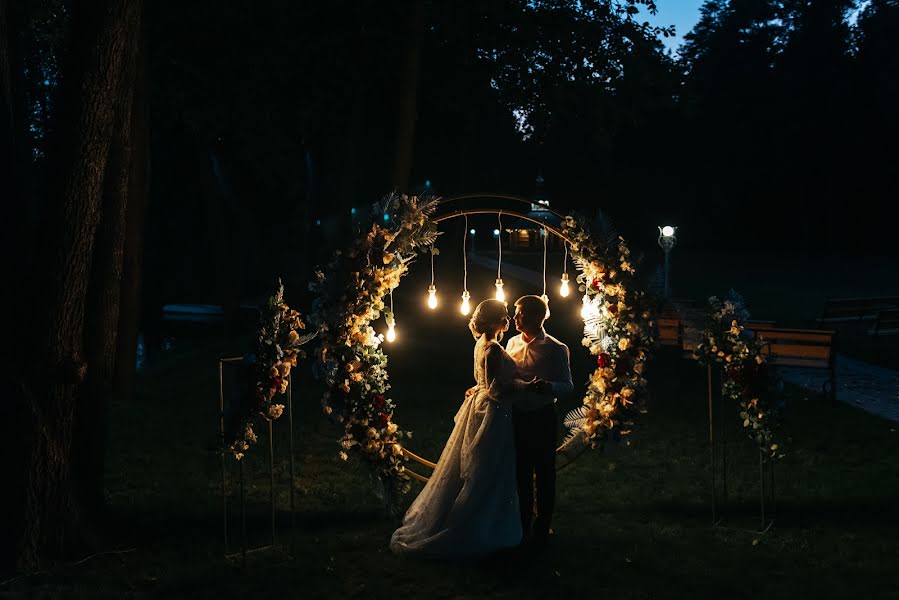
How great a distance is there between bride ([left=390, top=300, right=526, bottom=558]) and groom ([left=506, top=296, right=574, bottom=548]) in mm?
131

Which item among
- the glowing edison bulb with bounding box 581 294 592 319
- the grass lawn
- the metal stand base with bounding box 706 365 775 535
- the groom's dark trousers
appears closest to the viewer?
the grass lawn

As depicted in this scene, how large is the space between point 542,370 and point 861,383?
1058cm

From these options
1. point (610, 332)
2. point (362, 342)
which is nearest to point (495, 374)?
point (362, 342)

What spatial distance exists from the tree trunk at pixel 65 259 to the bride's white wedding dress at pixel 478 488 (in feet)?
8.84

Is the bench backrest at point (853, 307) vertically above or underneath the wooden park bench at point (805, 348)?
above

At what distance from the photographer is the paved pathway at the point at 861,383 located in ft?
47.0

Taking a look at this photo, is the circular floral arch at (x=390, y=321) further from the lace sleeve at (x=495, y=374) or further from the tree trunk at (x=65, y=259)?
the tree trunk at (x=65, y=259)

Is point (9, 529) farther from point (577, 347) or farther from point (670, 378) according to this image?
point (577, 347)

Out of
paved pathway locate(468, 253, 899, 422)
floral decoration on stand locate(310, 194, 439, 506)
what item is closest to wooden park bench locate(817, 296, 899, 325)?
paved pathway locate(468, 253, 899, 422)

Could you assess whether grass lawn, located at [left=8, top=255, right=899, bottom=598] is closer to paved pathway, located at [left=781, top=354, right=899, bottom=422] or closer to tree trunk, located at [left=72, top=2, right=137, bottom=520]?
tree trunk, located at [left=72, top=2, right=137, bottom=520]

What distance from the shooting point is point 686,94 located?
19.7 m

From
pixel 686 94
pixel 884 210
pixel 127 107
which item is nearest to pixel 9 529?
pixel 127 107

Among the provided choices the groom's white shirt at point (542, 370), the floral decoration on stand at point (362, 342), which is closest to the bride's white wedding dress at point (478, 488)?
the groom's white shirt at point (542, 370)

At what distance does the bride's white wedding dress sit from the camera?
7559 millimetres
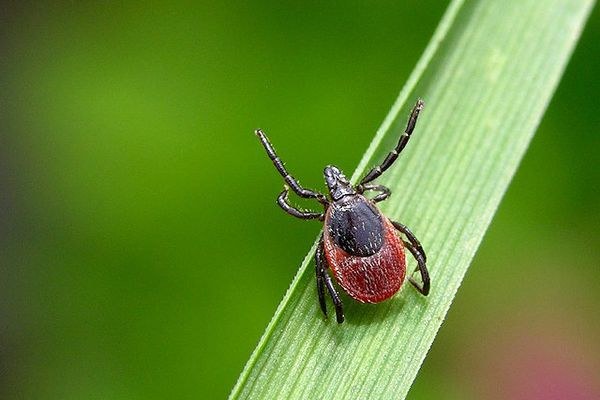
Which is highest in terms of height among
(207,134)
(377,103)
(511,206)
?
(207,134)

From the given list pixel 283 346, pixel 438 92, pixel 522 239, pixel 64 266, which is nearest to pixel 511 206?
pixel 522 239

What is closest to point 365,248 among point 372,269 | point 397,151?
point 372,269

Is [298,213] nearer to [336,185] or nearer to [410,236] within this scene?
[336,185]

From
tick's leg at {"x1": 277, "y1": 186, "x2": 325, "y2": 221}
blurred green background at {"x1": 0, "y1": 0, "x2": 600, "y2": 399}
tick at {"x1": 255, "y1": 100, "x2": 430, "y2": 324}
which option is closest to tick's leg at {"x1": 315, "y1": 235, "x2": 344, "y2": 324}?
tick at {"x1": 255, "y1": 100, "x2": 430, "y2": 324}

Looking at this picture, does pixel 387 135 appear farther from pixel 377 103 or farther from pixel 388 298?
pixel 377 103

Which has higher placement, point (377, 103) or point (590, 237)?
point (377, 103)
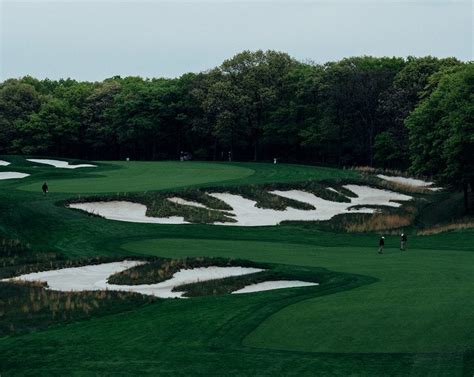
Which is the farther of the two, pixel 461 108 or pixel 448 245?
pixel 461 108

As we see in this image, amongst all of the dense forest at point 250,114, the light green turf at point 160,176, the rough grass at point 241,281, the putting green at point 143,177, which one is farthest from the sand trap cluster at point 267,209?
the rough grass at point 241,281

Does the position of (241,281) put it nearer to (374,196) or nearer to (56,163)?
(374,196)

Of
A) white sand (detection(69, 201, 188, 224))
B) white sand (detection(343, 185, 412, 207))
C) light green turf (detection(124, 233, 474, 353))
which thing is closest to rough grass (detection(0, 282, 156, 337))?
light green turf (detection(124, 233, 474, 353))

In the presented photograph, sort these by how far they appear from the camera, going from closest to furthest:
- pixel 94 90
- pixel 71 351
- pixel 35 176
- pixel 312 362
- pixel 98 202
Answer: pixel 312 362, pixel 71 351, pixel 98 202, pixel 35 176, pixel 94 90

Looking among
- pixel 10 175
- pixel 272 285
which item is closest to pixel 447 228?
pixel 272 285

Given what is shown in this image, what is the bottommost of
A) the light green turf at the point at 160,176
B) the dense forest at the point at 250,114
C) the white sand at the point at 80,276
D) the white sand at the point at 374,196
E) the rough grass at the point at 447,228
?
the white sand at the point at 80,276

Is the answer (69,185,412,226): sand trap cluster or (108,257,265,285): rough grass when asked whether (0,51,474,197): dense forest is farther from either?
(108,257,265,285): rough grass

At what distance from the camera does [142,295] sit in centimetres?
2747

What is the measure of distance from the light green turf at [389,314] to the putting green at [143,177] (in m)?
31.8

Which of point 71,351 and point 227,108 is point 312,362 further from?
point 227,108

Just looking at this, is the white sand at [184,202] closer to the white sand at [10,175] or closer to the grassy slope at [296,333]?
the white sand at [10,175]

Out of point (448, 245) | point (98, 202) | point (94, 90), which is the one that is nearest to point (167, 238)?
point (98, 202)

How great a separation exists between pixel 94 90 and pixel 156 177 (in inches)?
2712

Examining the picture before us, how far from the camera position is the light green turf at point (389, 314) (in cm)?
1839
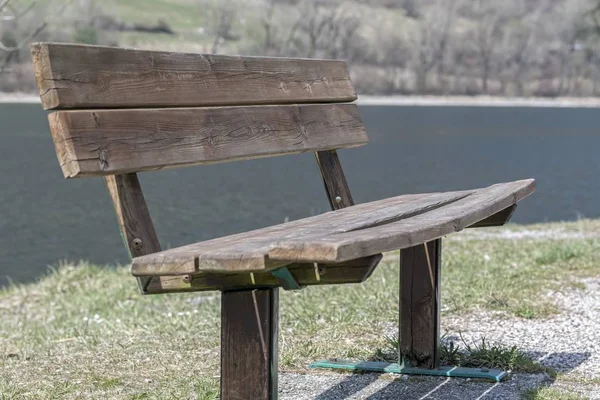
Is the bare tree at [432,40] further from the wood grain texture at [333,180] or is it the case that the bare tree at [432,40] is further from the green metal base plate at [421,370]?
the green metal base plate at [421,370]

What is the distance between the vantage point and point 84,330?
207 inches

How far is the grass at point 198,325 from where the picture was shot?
3.72 m

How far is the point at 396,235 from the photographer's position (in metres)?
2.35

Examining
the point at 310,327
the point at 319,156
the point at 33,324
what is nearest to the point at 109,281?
the point at 33,324

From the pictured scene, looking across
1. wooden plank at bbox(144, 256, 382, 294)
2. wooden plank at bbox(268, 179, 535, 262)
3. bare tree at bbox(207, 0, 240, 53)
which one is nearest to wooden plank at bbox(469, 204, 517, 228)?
wooden plank at bbox(268, 179, 535, 262)

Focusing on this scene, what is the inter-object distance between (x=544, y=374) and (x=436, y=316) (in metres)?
0.53

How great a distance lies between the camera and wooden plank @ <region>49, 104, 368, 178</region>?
261 cm

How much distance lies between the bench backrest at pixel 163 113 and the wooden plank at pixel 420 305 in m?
0.58

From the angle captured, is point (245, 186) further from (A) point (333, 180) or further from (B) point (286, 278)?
(B) point (286, 278)

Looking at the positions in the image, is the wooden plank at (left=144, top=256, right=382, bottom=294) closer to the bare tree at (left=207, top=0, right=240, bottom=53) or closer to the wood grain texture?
the wood grain texture

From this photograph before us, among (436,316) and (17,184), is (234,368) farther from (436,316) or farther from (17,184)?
(17,184)

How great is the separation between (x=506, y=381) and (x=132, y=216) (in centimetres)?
171

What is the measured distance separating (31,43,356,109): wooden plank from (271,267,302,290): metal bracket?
32.8 inches

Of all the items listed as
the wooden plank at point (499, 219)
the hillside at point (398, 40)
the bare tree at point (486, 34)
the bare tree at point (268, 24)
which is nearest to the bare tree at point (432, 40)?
the hillside at point (398, 40)
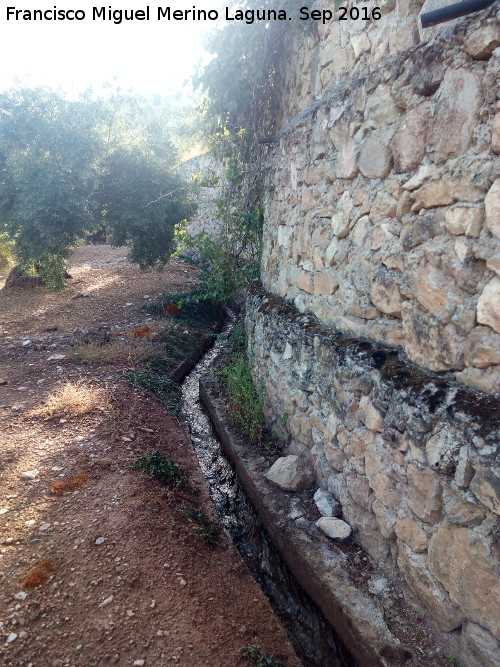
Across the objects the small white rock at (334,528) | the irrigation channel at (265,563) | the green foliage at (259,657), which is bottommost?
the irrigation channel at (265,563)

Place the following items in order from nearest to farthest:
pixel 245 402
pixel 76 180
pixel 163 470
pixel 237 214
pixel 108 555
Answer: pixel 108 555 → pixel 163 470 → pixel 245 402 → pixel 237 214 → pixel 76 180

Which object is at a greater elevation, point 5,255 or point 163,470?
point 5,255

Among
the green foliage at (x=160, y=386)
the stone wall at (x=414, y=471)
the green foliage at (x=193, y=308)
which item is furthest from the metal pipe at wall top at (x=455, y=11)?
the green foliage at (x=193, y=308)

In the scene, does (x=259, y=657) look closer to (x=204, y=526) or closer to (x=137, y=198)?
(x=204, y=526)

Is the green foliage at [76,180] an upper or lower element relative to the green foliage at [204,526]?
upper

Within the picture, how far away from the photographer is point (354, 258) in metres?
2.72

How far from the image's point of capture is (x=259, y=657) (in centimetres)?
230

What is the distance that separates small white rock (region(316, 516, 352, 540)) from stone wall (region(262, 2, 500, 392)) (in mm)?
1225

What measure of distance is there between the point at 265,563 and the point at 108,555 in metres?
1.08

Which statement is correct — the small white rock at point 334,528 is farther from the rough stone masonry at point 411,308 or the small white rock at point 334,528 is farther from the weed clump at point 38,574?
the weed clump at point 38,574

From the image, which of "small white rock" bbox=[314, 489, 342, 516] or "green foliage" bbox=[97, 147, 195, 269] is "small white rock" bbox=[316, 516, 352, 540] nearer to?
"small white rock" bbox=[314, 489, 342, 516]

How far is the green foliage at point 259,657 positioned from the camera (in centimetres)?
227

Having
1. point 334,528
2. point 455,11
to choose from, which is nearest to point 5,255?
point 334,528

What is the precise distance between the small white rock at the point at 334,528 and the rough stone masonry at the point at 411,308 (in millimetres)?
50
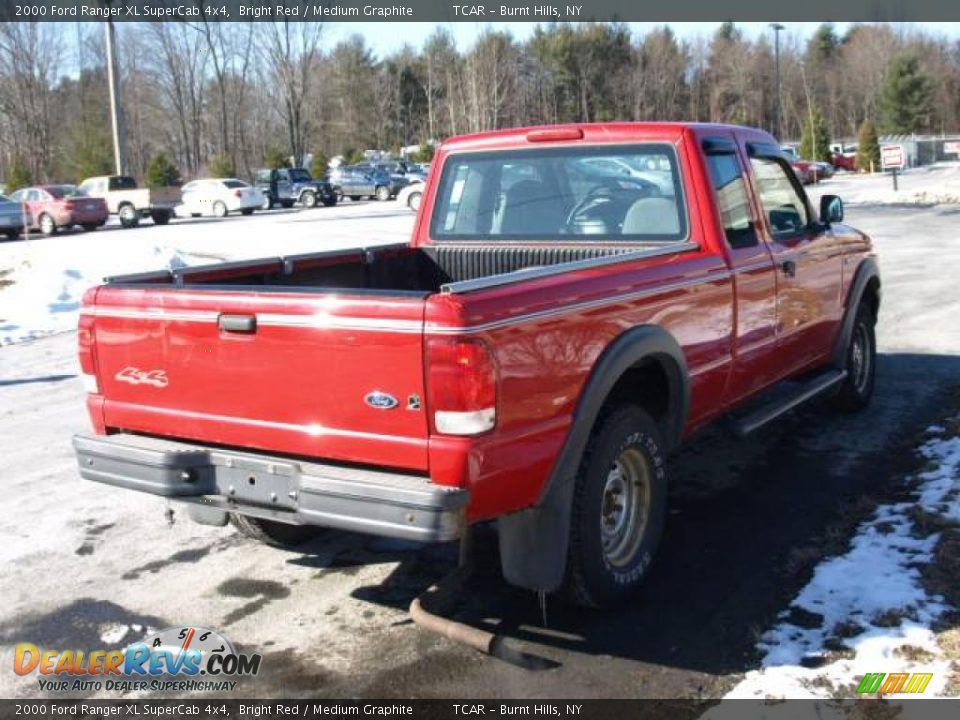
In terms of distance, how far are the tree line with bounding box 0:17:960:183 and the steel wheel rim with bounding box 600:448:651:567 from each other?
4022 cm

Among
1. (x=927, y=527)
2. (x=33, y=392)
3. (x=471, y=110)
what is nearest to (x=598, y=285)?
(x=927, y=527)

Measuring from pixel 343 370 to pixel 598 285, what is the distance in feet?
3.58

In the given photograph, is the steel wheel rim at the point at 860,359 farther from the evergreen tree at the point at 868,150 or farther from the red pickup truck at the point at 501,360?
the evergreen tree at the point at 868,150

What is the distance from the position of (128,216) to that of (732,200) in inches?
1240

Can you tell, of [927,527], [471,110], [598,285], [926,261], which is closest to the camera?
[598,285]

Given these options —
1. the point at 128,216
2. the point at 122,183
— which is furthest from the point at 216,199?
the point at 128,216

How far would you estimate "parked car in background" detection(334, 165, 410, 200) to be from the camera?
45906 millimetres

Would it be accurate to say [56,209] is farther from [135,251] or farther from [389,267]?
[389,267]

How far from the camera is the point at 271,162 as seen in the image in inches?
2254

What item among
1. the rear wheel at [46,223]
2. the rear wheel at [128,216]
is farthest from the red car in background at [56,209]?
the rear wheel at [128,216]

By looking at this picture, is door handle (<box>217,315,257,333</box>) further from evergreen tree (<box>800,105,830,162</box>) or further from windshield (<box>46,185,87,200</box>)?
evergreen tree (<box>800,105,830,162</box>)

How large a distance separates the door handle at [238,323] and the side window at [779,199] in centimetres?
315

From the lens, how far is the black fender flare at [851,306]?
664 cm

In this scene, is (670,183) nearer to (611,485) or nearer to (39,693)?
(611,485)
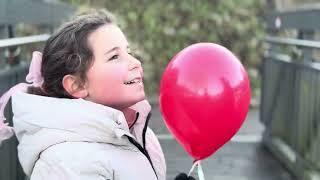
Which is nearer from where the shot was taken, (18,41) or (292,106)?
(18,41)

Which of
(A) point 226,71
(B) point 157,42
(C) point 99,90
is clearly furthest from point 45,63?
(B) point 157,42

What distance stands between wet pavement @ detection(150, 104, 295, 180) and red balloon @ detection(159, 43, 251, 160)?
3.26m

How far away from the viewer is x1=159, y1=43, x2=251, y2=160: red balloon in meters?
2.46

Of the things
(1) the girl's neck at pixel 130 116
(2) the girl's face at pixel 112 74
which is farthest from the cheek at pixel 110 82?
(1) the girl's neck at pixel 130 116

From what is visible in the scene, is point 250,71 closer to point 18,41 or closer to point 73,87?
point 18,41

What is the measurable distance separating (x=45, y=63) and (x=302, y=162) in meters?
3.79

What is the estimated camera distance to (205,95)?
97.0 inches

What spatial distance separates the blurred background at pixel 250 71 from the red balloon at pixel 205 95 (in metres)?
0.37

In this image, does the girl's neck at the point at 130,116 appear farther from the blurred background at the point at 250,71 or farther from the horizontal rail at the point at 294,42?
the horizontal rail at the point at 294,42

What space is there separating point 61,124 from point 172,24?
388 inches

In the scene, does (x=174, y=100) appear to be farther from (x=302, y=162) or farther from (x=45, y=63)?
(x=302, y=162)

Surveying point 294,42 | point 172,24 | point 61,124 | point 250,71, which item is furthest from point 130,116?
point 250,71

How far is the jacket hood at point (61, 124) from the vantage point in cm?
217

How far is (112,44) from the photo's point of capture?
7.62ft
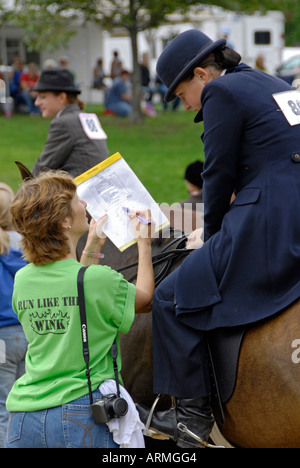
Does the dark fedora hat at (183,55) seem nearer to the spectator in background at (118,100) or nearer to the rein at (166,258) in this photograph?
the rein at (166,258)

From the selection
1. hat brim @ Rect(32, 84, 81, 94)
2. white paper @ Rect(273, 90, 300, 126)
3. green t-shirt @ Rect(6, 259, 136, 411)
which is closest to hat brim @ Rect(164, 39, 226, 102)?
white paper @ Rect(273, 90, 300, 126)

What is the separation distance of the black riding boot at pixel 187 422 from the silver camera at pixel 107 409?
1.46 feet

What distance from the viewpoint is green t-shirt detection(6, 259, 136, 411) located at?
99.7 inches

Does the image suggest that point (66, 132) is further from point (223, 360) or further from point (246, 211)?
point (223, 360)

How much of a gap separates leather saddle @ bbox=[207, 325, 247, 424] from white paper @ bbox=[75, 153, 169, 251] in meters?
0.65

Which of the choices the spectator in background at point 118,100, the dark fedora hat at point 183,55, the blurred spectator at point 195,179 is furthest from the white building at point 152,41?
the dark fedora hat at point 183,55

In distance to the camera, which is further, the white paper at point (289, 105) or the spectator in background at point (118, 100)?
the spectator in background at point (118, 100)

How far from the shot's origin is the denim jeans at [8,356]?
150 inches

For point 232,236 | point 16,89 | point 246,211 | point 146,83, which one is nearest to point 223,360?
point 232,236

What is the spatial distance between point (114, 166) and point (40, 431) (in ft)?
4.16

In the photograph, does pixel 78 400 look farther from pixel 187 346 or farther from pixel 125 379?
pixel 125 379

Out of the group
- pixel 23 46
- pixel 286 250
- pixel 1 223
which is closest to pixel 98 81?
pixel 23 46

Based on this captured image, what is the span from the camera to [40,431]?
251 centimetres

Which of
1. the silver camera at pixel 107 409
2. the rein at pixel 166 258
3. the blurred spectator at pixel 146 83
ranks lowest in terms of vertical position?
the blurred spectator at pixel 146 83
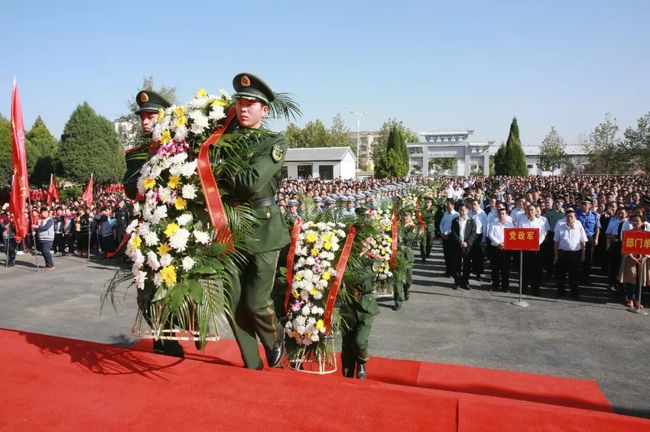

────────────────────────────────────────

* JOB
Copy out everything in the listing above, from the line containing "How far from the shot's" down through the end of the listing. Leave out the pictures.

* THE ANSWER
How far from the shot's origin is the denim jeans at [8,356]?
150 inches

For point 232,236 | point 16,89 | point 246,211 | point 146,83, which one is nearest to point 223,360?
point 232,236

What is the spatial distance between point (114, 166) and point (40, 431) (in ft)?
4.16

In the photograph, does pixel 78 400 look farther from pixel 187 346 or farther from pixel 125 379?
pixel 125 379

Out of the group
- pixel 23 46
- pixel 286 250
- pixel 1 223
which is closest to pixel 98 81?
pixel 23 46

Based on this captured image, what is the span from the camera to [40,431]?
251 centimetres

Which of
1. the silver camera at pixel 107 409
2. the rein at pixel 166 258
3. the blurred spectator at pixel 146 83
ranks lowest in terms of vertical position?
the blurred spectator at pixel 146 83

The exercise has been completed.